• _TASK SET_:
(1) According to the hash function text, what is the primary operation that a hash table supports efficiently?
(2) Reproduce verbatim the portion of the hash function text that opens with the words containing "10) hash table" and closes with "the desired location.".

• _ARTICLE_:

________

8) Cryptographic hash function In cryptography, a cryptographic hash function is a hash function with certain additional security properties to make it suitable for use as a primitive in various information security applications, such as authentication and message integrity. A hash function takes a long string of any length as input and produces a fixed length string as output, sometimes termed a maessage digest.
10) hash table Hash tables, a major application for hash functions, enable fast lookup of a data record given its key. hash table, or a hash map, means a data structure that associates keys with values. The primary operation it supports efficiently is a lookup: given a key (e.g. a person's name), find the corresponding value (e.g. that person's telephone number). It works by transforming the key using a hash function into a hash, a number that is used to index into an array to locate the desired location.

________

Records from a spatial question set:
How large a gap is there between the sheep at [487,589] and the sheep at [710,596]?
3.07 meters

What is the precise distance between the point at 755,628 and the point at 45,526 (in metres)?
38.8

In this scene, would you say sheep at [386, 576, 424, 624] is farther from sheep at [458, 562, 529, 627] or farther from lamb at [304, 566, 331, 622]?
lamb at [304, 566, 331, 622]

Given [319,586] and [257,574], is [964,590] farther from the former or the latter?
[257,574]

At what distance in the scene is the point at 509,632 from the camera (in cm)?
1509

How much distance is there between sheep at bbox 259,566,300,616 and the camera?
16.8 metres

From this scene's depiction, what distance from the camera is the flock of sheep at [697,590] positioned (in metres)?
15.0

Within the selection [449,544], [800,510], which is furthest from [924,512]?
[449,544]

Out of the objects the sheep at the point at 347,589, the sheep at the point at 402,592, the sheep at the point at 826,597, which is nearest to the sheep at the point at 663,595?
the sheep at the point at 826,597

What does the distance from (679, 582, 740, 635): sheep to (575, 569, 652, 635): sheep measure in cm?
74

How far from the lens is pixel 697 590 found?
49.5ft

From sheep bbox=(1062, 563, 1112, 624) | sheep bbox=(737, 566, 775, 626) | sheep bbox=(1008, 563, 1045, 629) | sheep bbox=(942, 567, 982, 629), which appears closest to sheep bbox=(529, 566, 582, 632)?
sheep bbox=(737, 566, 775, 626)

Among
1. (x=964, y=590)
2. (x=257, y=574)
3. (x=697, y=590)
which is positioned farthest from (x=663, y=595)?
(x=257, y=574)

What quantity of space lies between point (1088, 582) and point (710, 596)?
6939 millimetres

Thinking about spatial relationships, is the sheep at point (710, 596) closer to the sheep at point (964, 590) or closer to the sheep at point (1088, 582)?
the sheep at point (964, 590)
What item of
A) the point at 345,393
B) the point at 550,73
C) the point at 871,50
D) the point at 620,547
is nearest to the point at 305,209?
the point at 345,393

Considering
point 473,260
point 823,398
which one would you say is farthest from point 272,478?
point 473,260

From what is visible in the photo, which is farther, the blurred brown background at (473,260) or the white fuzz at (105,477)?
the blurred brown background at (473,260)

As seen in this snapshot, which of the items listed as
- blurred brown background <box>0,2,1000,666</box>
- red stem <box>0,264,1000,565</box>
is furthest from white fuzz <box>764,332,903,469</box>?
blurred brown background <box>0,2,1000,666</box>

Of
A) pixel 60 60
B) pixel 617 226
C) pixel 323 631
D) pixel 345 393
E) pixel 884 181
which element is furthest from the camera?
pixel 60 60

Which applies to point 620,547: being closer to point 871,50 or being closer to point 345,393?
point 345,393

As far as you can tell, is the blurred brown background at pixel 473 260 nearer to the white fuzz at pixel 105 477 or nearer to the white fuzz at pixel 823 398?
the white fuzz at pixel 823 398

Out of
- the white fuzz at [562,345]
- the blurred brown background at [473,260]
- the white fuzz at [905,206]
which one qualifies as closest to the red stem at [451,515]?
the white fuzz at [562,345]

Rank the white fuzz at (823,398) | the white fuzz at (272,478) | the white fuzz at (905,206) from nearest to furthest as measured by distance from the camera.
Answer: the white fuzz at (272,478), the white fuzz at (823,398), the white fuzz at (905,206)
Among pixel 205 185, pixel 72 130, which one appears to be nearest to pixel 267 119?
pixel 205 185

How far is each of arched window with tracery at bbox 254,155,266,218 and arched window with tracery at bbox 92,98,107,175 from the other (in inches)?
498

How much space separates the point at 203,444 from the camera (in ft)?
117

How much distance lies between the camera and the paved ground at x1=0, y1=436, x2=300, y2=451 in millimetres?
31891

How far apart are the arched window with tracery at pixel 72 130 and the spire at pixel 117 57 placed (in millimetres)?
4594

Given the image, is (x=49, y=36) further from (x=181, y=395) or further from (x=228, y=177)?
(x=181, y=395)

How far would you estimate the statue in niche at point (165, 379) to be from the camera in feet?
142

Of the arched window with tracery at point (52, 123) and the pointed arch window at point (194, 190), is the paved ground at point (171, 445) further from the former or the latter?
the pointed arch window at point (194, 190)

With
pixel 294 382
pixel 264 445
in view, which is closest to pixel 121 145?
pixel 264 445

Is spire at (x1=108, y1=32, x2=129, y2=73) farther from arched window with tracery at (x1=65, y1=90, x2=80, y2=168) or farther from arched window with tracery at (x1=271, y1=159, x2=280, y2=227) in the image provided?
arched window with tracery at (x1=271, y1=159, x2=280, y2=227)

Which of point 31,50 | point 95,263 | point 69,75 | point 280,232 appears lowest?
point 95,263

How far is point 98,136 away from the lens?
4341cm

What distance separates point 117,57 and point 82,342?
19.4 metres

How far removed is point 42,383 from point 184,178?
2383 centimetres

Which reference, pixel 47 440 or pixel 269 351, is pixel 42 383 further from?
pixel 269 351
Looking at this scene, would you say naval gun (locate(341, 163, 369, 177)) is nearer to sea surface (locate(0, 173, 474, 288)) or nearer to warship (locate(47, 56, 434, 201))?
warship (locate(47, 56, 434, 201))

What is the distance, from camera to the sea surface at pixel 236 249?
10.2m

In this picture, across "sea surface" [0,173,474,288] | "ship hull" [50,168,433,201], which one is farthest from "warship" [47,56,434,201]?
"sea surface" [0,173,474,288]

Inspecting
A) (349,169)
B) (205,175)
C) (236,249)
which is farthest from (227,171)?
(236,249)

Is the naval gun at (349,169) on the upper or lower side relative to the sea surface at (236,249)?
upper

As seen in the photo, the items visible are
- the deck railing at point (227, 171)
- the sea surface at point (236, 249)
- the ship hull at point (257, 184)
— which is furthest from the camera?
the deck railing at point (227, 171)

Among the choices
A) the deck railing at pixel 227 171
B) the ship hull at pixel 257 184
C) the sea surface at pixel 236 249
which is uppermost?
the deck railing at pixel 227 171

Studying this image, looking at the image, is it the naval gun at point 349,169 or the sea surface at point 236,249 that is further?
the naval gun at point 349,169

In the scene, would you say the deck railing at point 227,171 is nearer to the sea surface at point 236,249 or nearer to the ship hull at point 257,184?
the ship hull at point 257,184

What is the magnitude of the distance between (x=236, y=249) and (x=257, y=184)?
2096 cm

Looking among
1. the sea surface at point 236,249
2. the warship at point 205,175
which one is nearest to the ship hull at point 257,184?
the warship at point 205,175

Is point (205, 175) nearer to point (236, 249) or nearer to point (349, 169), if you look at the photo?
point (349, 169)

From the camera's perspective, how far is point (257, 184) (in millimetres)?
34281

________

• _RESPONSES IN ORDER_:
(1) A lookup: given a key, find the corresponding value.

(2)
10) hash table Hash tables, a major application for hash functions, enable fast lookup of a data record given its key. hash table, or a hash map, means a data structure that associates keys with values. The primary operation it supports efficiently is a lookup: given a key (e.g. a person's name), find the corresponding value (e.g. that person's telephone number). It works by transforming the key using a hash function into a hash, a number that is used to index into an array to locate the desired location.